Ocean. Gulp. Vast.
I don’t know if ya’ll are aware of this but…..the ocean is effing vast.
Why do I ponder down this philosophical path? Vacation. Two weeks.
Don’t get me wrong, I’m psyched. Food, fun, friends- what’s not to like? I love fishing, love being on boats, and since I learned what sun poisoning is (experience, ya’ll) I think I’m gonna love responsible sun bathing, too. But here is where my mind glitched:
I’m from Texas.
Sure, we have the gulf but have you been there? Gulf? Try Gulp. yuck yuck yuck! I crack myself up. And honestly, in the 18 years I resided in Texas I think I’d been to the Gulf maybe twice? Here’s what I’m getting at- I’m a lake girl. I love fishing, in the lake. I love boating, on a big ass lake. I know what’s in the lake.

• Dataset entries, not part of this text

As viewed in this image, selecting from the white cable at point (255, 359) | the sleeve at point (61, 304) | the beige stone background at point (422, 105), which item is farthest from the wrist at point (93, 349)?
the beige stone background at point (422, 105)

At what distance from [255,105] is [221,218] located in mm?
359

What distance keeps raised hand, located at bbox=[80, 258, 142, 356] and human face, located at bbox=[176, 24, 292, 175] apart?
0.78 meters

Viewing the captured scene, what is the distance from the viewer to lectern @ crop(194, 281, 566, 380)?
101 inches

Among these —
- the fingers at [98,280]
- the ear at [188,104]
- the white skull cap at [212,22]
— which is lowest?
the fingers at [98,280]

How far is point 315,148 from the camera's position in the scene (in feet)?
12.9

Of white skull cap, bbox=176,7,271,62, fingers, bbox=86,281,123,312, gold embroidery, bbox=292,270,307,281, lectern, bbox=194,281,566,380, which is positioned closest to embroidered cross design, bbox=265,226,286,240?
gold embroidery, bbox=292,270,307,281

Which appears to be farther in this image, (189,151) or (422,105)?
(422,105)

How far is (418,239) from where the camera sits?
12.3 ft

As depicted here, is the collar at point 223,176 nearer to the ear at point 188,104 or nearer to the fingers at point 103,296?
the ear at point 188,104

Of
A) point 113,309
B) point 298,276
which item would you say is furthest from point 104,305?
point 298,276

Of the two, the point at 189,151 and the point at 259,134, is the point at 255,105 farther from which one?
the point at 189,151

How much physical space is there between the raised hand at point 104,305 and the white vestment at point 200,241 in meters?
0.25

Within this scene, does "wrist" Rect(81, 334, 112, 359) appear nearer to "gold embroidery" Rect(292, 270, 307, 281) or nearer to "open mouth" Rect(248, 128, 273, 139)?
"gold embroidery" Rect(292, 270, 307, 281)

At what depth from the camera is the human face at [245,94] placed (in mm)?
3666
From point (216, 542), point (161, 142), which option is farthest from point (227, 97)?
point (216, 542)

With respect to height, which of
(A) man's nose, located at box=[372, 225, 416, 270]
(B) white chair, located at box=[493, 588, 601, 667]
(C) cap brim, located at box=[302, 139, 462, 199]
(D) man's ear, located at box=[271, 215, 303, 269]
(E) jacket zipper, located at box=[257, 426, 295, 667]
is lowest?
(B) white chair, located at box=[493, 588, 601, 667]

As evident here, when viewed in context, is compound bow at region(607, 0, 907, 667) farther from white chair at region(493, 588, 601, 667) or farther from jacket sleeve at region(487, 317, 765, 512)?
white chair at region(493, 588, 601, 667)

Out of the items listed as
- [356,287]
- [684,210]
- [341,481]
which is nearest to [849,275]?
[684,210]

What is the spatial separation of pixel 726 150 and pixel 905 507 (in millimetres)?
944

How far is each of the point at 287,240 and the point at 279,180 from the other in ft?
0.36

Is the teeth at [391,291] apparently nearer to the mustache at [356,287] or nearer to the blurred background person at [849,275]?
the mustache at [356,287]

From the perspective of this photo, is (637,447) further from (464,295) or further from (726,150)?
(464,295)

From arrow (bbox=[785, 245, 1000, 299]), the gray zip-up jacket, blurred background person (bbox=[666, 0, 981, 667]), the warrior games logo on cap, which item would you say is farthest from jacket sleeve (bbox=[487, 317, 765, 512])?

I seriously just puked a little in my mouth. It’s just so….deep. Nothing the size of a whale can live in a lake, that’s like an elephant in a toilet, it doesn’t work. Gators? Ok, sure but not in my hood. Gar with massive teeth? Sure, but honestly it wants nothing to do with you. WHALES? *blink blink*
I had no idea I had a fear of whales until a night I dreamt of one on the beach, the sheer size of it had me feeling faint. My mind had truly put into perspective what Jonah and the Whale could never do. And I was terrified.
But it wasn’t until I was sitting around with my vacation-going buddies that my mind connected all the activities I couldn’t wait to do….were going to be on the ocean. Not a lake. I saw myself tubing and then put into perspective how much space floated down from below my feet….and what swam smoothly in the depths of the ocean I couldn’t penetrate. OH FOR ALL THAT IS HOLY.
Obviously I’ll face my fears. Obviously this will probably make for some spectacular blogging. Obviously we’re all fucking crazy for venturing into a WHALES TERRITORY. But I digress…and can’t wait for vacation, no matter how massive it is.